Goal of the exercise =
Please write out exactly the lines that begin at the line containing "What distance separates" and run to the end of the records.

________

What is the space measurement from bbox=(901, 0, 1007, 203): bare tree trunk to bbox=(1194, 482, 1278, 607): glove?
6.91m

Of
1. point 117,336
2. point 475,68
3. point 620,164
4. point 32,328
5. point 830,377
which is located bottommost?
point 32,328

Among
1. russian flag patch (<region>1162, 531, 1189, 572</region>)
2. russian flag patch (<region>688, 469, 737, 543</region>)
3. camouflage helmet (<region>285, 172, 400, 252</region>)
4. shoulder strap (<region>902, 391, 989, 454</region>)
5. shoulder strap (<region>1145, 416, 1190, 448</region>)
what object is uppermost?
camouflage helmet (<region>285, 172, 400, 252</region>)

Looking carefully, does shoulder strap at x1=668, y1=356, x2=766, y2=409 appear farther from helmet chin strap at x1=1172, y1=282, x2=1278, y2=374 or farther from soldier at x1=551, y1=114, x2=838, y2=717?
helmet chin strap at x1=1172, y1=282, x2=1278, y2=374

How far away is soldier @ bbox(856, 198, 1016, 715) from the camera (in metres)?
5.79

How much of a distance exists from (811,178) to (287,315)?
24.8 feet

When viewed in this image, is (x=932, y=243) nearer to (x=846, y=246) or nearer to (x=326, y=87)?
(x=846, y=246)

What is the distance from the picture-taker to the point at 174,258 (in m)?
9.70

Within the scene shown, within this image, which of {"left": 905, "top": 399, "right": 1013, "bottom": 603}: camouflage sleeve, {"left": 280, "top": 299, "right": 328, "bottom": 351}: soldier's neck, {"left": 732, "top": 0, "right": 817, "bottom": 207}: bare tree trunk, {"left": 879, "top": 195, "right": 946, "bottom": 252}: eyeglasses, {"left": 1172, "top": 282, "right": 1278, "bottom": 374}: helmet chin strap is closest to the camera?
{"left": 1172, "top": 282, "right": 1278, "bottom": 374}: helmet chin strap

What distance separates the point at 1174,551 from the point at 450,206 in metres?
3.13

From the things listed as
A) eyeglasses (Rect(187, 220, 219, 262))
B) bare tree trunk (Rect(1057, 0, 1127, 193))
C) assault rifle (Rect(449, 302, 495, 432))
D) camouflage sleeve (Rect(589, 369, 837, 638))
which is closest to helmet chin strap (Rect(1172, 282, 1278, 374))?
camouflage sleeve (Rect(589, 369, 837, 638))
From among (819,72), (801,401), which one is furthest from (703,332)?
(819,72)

________

Final answer =
What distance separates the point at 1174,551 from the point at 450,206 in metres?
3.13

From the things listed as
A) eyeglasses (Rect(187, 220, 219, 262))
B) bare tree trunk (Rect(1057, 0, 1127, 193))
C) assault rifle (Rect(449, 302, 495, 432))
D) camouflage sleeve (Rect(589, 369, 837, 638))
which is closest to helmet chin strap (Rect(1172, 282, 1278, 374))?
camouflage sleeve (Rect(589, 369, 837, 638))
From among (819,72), (801,401), which one is furthest from (703,332)?
(819,72)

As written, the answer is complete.